Vantage reads and writes a comparatively small amount of data, and it might be a bit more targeted at 4 KB performance in some instances. Whatever's going on, the three Ultra Plus models are doing it in lock-step. Sure, they score a little better as capacity increases, but the delta between 64 and 256 GB is miniscule to be sure. It looks as though the similar random performance among the trio results in Vantage scores within a whisker of each other. Nice.

  • Madn3ss795
    Samsung 840's biggest competitor!
    Reply
  • kevith
    I have had the former SanDisk Extreme 128 GB for a year now, and it´s definitely fast enough. But what´s more impressive is, that after a year, the write amplification still hovers between 0,800 and 0,805. I´m using it in my laptop for quite "normal" use, FB, YouTube, mail, wordprocessing etc.on Windows 8 64-bit. So far it has served me very well, my next SSD is going to be another SanDisk
    Reply
  • Soda-88
    I recommended this SSD (256GB) to my friend just a week ago since it was nearly as cheap as top of the line 128GB SSDs, glad to read positive review.
    Reply
  • alidan
    im honestly looking into ssd drives for games and mass small file storage.
    these are cheap, and they are large, would definitely help with load times/game performance, and browsing images stored enmass.
    Reply
  • Brian Fulmer
    I ordered 5 Extreme 128GB drives in March (model SDSSDHP-128G). I've been using OCZ, Kingston, Samsung and Crucial drives in every desktop and notebook I've deployed since August 2013. Out of ~75 drives, I've had 1 bad Vertex 4 and 6 defective by design Crucial V4's. Of the 5 SanDisks, 2 failed before deployment. Support was laughably incompetent in demanding the drives be updated with the latest firmware. Their character mode updater couldn't see the drives, because they DIED. SanDisk is no longer on my buy list.
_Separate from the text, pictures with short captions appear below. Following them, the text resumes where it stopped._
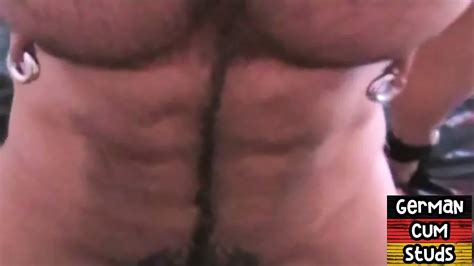 Muscular Tattoo German Bareback Bangs Jock For Creampie Gay Porn Xhamster
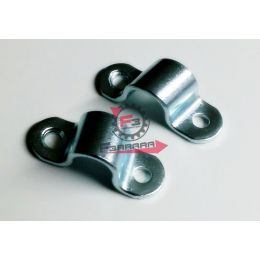 500.12138 COPPIA STAFFE CAVALLETTO VESPA 150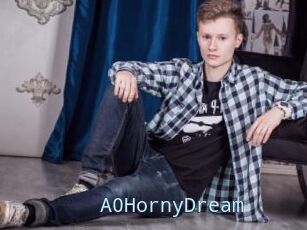 A0HornyDream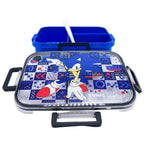 SMIGGLE TRIO LARGE LUNCH BOX SpringBles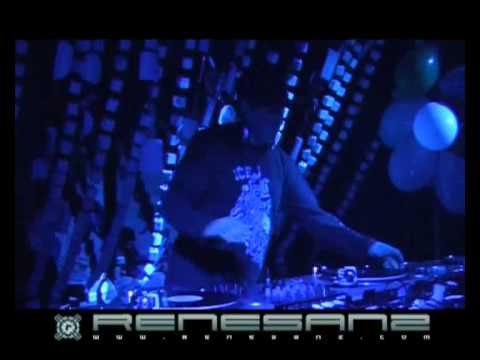 Umek, Zzino, Adrian V, Balthazar & JackRock @ Renesanz - club Black Box, Sofia 07-04-2006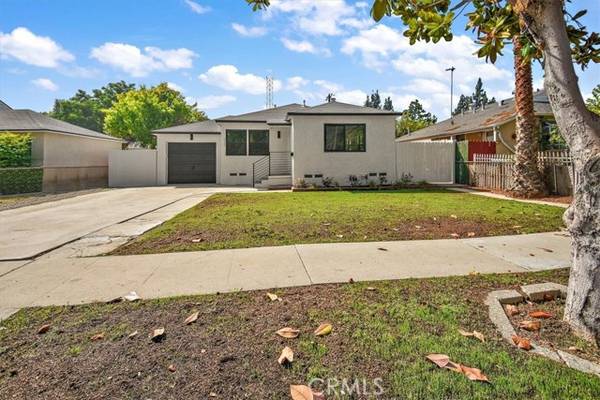 19006 Hartland ST, Reseda, CA 91335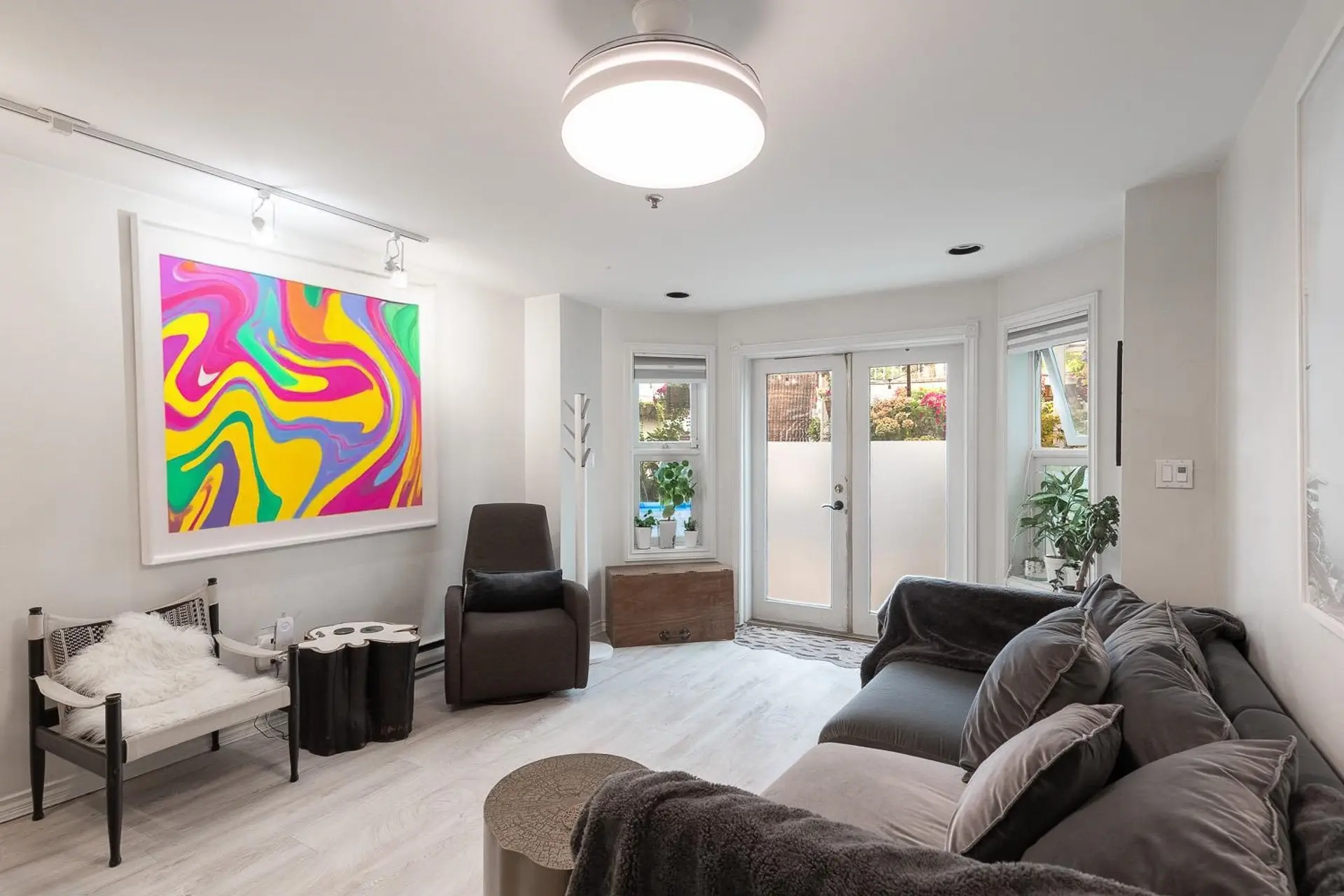 Property at #1 451 E Pender Street, Vancouver, BC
    Incidentally, of the 8 SSD model SSD P5 128GB, I've had one die. The context should be of 35 Vertex 4's, I've had one die. I've had zero failures with 15 840's despite their supposedly fragile design.
    Reply
  • ssdpro
    Brian Fulmer's comments are very reasonable (except the "deployed since Aug 2013" part lol). Way too many people experience a failure then scream all drives from that mfg are junk. I have owned 2 840 Pro drives and had one fault out. Does that mean Samsung drives have a 50 percent failure rate? For me, yes, but overall no and I am definitely not that naive. The 840 Pro can and do fail like anything electrical can. I have owned probably a dozen OCZ drives and had one Vertex 2 failure - does that mean OCZ/SandForce firmware stinks and they aren't reliable? No, it just means a drive died and who knows why. I have owned a couple SanDisk products and none failed. Does that mean SanDisk is the best? No... it just means I didn't have one die but I also only sampled 2.
    Reply
  • Combat Wombat
    These and the OCZ drives from newegg are looking mighty close in price!
    BF4 Rebuild is about to take place :D
    Reply
  • @ssdpro: spot on. sure, if i buy from vendor a and his product fails, i will probably not buy from him again. if it fails more than once, there is no chance i'll buy his stuff again and i also will warn others about it. but understandable as this is, in the end even that doesn't mean much about the reliability of the manufacturer.

    that's also why i'm a bit sceptical about product ratings on amazon and the likes, since people are more inclined to complain about a bad experience, than share their view on a product that simply does what it should do: work.

    what we would need more often are statistics from bigger companies, or even repair services, so we don't have to base our purchases on samples of a few dozen to a few hundreds, but on thousands upon thousands of cases.
    Reply
  • flong777
    The 840 Pro still appears to be the fastest overall SSD on the planet - but the difference between the top 5 is pretty much negligible. Among the top five, reliability and cost become the determining factors.
    Reply
  • anything4this
    I don't understand the ~500MBs read limit on the drives. Is it an interface bottleneck?